The Hilton landed in Cairo in 1959, the first international hotel in the post-WWII Middle East and the second Hilton International after Istanbul’s (1955). It was a new form of sleek, all-mod-cons hotel for the nascent jet age. As the ad put it, ‘Modern as a TWA Jetstream’. The Hiltons were quite literally ‘little Americas’, constructed in key foreign cities, in Conrad Hilton’s own words, ‘to show the countries most exposed to Communism the other side of the coin’. With lawns, swimming pools, tennis courts, cocktail lounges, air-conditioning, international phone lines, iced water, cheeseburgers and soda fountains, they were adverts for a bountiful American way of life.
If the Nile Hilton wasn’t the first modernist structure in Cairo, it was certainly one of the first. It was one of three adjacent structures erected by Nasser’s government on the site of the former British Army barracks: the Arab League building, the hotel and the Cairo Municipality, which later became the NDP headquarters until it was set ablaze during the Revolution and subsequently demolished. In line with Hilton International policy, the hotel was constructed with Egyptian state funds and operated on a lease by the American hotel chain. Which is all well and good: why shouldn’t the new Egyptian government have a new shiny modern international hotel?
My issue is that these hotels were deliberately designed to dominate the city – the Nile Hilton was Cairo’s tallest building on its completion – yet at the same time they stood in deliberation isolation. Earlier hotels, like the Continental-Savoy, Semiramis and Shepheard’s, may have been ‘grand’ but they were very much a part of the city, and they engaged with it. Their outdoor terraces provided a space from which hotel guests not only observed but interacted with life on the street. By contrast, the new Hilton was intended as a sealed bubble, protecting guests from the volatile and possibly hostile environment outside. Most of the 400 rooms on the 14 or so floors turned their backs on central Cairo and faced toward the distant Pyramids and desert. Visitors were encouraged to literally overlook modern Cairo in favour of its antique past. Helpfully, the Egyptian Museum was right next door. This was the start of a shift that now sees many new hotels now being built out near the Pyramids, with the Egyptian government obliging by siting the new Grand Egyptian Museum at the Giza Plateau. In the very near future no tourist will have any reason to visit central Cairo.

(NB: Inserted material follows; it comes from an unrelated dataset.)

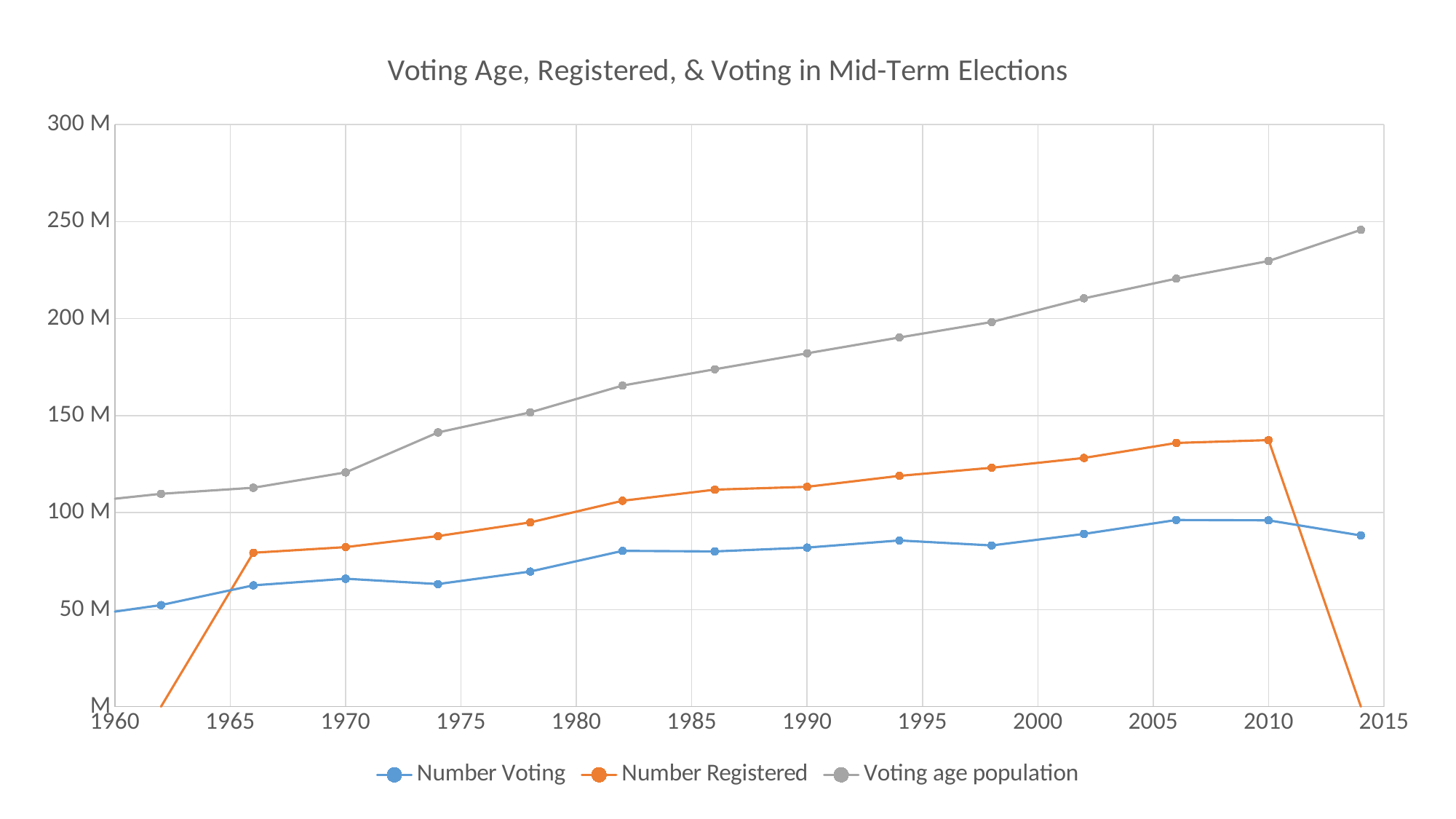
What kind of chart is shown on the slide? Line chart What is the title of the chart? Voting Age, Registered, & Voting in Mid-Term Elections Which colour is used for the Number Registered series? Orange Is the Number Voting value for 2006 greater or less than 100 M? less How many series does the legend list? 3 Is the Number Registered value for 1966 greater or less than 100 M? less Does the Voting age population series rise or fall from 1962 to 2014? Rise Is the Voting age population value for 2014 greater or less than 200 M? greater For the Number Voting series, which is larger: the value for 2006 or the value for 2014? 2006 In 2010, which is larger: Voting age population or Number Registered? Voting age population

The Nile Hilton closed in 2009. Following extensive renovations it reopened in 2015 under new management as the Nile Ritz-Carlton. The rebranded hotel is even more remote from the city than it ever was. The semi-public shopping plaza that used to connect the Nile Hilton to Tahrir Square is gone. Now, once you pass through the security block there is just an empty expanse, devoid of people and life, to cross in order to reach the lobby. Few guests, you imagine, enter or leave this hotel on foot. Inside, the hotel has undergone a massive upgrade – the Ritz-Carlton is a far more upmarket proposition than a Hilton. With its marble and carpets, faux Oriental trimmings, chintzy art and OTT floral displays, it is less ‘little America’ than ‘wannabe Dubai’.
Dubai is, of course, where the real-life case that inspired The Nile Hilton Incident occurred – the 2008 murder of Lebanese diva Suzanne Tamim by former police officer, Mohsen al-Sukkari, who was hired by Egyptian tycoon Hisham Talaat Moustafa for the sum of two million Egyptian pounds. Al-Sukkari was sentenced to 25 years in jail, Talaat Moustafa to 15. After serving just nine years of his sentence, Talaat Moustafa was released this June, pardoned by President Sisi.